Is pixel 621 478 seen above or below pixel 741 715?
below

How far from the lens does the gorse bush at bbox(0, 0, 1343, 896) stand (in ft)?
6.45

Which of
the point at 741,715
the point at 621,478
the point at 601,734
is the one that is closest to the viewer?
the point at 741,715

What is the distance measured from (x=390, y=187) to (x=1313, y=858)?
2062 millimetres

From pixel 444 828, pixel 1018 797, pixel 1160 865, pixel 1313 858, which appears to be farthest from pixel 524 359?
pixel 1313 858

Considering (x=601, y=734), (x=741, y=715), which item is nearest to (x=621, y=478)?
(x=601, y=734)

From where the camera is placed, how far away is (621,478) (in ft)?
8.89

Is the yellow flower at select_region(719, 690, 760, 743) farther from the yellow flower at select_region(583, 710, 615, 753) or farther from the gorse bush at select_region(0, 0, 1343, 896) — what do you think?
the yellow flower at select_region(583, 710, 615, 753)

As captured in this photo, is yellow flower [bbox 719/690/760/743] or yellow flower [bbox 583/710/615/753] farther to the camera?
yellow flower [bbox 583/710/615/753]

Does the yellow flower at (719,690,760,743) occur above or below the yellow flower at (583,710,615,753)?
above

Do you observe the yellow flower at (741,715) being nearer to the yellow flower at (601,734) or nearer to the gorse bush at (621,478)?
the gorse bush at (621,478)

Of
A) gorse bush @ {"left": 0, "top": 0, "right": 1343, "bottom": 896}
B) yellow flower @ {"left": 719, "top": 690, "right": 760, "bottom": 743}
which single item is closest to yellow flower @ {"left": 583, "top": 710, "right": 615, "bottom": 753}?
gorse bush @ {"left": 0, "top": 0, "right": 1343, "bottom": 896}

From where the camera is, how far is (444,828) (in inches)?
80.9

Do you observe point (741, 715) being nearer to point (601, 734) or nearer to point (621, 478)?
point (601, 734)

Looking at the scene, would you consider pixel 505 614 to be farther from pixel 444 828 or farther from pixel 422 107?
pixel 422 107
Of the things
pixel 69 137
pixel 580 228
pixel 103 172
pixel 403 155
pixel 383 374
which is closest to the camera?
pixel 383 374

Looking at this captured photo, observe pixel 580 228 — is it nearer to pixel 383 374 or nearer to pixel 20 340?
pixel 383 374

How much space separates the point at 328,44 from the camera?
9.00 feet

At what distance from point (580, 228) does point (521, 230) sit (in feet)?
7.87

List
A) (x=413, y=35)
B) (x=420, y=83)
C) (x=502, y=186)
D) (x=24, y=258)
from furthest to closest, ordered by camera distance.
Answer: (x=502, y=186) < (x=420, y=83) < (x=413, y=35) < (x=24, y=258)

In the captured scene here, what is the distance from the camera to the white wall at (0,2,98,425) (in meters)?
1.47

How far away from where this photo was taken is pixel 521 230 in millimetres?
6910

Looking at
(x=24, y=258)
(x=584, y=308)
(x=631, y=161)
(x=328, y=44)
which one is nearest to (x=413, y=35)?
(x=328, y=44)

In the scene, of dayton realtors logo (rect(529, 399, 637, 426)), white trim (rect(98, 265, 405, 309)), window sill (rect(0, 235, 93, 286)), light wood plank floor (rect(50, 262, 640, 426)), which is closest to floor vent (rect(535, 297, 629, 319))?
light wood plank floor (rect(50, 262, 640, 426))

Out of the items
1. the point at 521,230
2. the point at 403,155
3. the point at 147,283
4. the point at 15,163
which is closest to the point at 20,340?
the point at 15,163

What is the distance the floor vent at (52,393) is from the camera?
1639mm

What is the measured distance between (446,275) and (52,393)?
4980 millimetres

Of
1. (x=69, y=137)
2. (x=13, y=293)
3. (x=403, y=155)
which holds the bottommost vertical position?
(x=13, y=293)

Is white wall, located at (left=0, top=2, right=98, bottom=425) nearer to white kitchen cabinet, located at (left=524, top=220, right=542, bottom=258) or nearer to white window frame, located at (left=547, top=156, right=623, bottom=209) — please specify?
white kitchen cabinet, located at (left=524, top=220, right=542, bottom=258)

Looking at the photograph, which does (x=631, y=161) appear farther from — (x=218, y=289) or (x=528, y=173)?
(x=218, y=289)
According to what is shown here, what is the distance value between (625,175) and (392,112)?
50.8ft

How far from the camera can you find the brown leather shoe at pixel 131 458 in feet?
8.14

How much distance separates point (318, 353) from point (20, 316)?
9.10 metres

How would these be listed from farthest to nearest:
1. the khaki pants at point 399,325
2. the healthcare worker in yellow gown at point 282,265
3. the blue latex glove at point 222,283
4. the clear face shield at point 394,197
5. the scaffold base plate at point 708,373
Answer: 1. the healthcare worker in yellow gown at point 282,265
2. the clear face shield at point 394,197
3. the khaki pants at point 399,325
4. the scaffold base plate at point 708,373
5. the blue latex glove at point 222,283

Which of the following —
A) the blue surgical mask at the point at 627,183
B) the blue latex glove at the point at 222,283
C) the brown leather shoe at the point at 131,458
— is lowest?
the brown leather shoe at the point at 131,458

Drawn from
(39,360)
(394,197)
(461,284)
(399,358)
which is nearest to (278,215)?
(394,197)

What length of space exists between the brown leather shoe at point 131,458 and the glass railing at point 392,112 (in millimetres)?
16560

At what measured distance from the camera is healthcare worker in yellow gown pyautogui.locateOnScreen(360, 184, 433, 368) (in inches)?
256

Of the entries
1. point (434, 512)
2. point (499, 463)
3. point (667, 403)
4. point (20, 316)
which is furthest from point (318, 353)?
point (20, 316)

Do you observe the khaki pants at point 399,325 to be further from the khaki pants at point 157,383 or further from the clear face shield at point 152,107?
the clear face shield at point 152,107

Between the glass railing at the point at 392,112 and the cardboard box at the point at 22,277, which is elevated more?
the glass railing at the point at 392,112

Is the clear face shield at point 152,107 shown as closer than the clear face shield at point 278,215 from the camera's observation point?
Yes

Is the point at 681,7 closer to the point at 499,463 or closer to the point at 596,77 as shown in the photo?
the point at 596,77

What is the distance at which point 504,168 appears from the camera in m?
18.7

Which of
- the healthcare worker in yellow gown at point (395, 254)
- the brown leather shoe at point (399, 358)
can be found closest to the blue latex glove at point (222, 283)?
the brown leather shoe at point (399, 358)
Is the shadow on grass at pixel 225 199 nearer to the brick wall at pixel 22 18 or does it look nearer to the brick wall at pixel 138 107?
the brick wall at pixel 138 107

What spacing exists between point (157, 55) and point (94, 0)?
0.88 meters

■ WORK INSTRUCTIONS:
Rewrite the data from the line containing "Is the clear" through the end of the data, changing "blue latex glove" to "blue nitrile glove" and leaving everything else as it is.

■ FULL SOLUTION:
Is the clear face shield at point 152,107 shown as closer than the clear face shield at point 278,215 from the camera's observation point?
Yes

Is the point at 681,7 closer to the point at 499,463 or closer to the point at 596,77 as shown in the photo?
the point at 596,77

What is the distance at which point 504,168 appears from the camera in m?
18.7

Which of
- the healthcare worker in yellow gown at point (395, 254)
- the brown leather shoe at point (399, 358)
can be found closest to the blue nitrile glove at point (222, 283)?
the brown leather shoe at point (399, 358)
Is the shadow on grass at pixel 225 199 nearer to the brick wall at pixel 22 18 or does it look nearer to the brick wall at pixel 138 107?
the brick wall at pixel 138 107

What spacing exists between point (157, 55) and point (94, 0)?
0.88 meters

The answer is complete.